> _Consigne de travail_
Recopiez fidèlement, dans l'extrait consacré aux mobilisations contre le Grand Marché Transatlantique, le passage qui s'ouvre sur les mots contenant « Sous le titre » et se termine par « proposition d’acte juridique. ».

> _Extrait_
++++

Mobilisations citoyennes contre le Grand Marché Transatlantique (GMT)
Sous le titre « Ces Européens qui défient le libre-échange » Le Monde Diplomatique publie dans son numéro d’octobre 2015 un article qui fait le point sur la résistance aux négociations entre l’UE et les USA autour du projet de marché transatlantique (GMT ou TTIP ou encore TAFTA). Les auteurs sont des militants anti-GMT.
Résumé :
Les deux principales armes des militants anti-GMT sont (i) le vote par une collectivité territoriale d’une motion la mettant « hors TAFTA » et (ii) l’utilisation de l’ICE (Initiative collective européenne) – instrument de démocratie directe sous forme de pétition, introduit par le Traité de Lisbonne, permettant à de simples citoyens de l’UE (à condition de réunir un million de signatures en provenance d’au moins sept pays) d’initier auprès des instances européennes une proposition d’acte juridique.

++++

> _Données enregistrées_
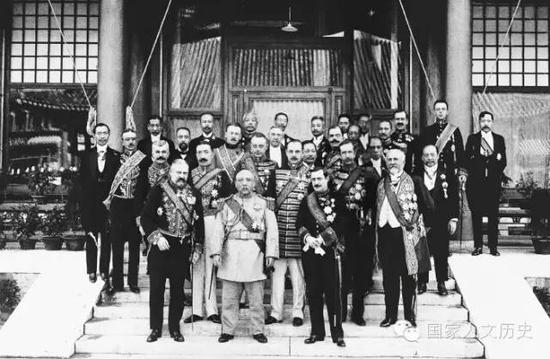 1913年10月10日袁世凯正式就任中华民国大总统之后,与各国驻华使节合影。前排中为袁世凯;三排右一为总统府秘书长梁士诒、右二司法总长梁启超;后排右一内务总长朱启钤,右四起为大理院院长章宗祥、外交部参事顾维钧、外交次长曹汝霖、大总统府外交顾问陆征祥、海军总长刘冠雄、参议院议员王家襄、教育总长汪大燮。章宗祥前左为侍从武官长荫昌,汪大燮前右为众议院议长汤化龙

++++

> _Résultat obtenu_
Sous le titre « Ces Européens qui défient le libre-échange » Le Monde Diplomatique publie dans son numéro d’octobre 2015 un article qui fait le point sur la résistance aux négociations entre l’UE et les USA autour du projet de marché transatlantique (GMT ou TTIP ou encore TAFTA). Les auteurs sont des militants anti-GMT.
Résumé :
Les deux principales armes des militants anti-GMT sont (i) le vote par une collectivité territoriale d’une motion la mettant « hors TAFTA » et (ii) l’utilisation de l’ICE (Initiative collective européenne) – instrument de démocratie directe sous forme de pétition, introduit par le Traité de Lisbonne, permettant à de simples citoyens de l’UE (à condition de réunir un million de signatures en provenance d’au moins sept pays) d’initier auprès des instances européennes une proposition d’acte juridique.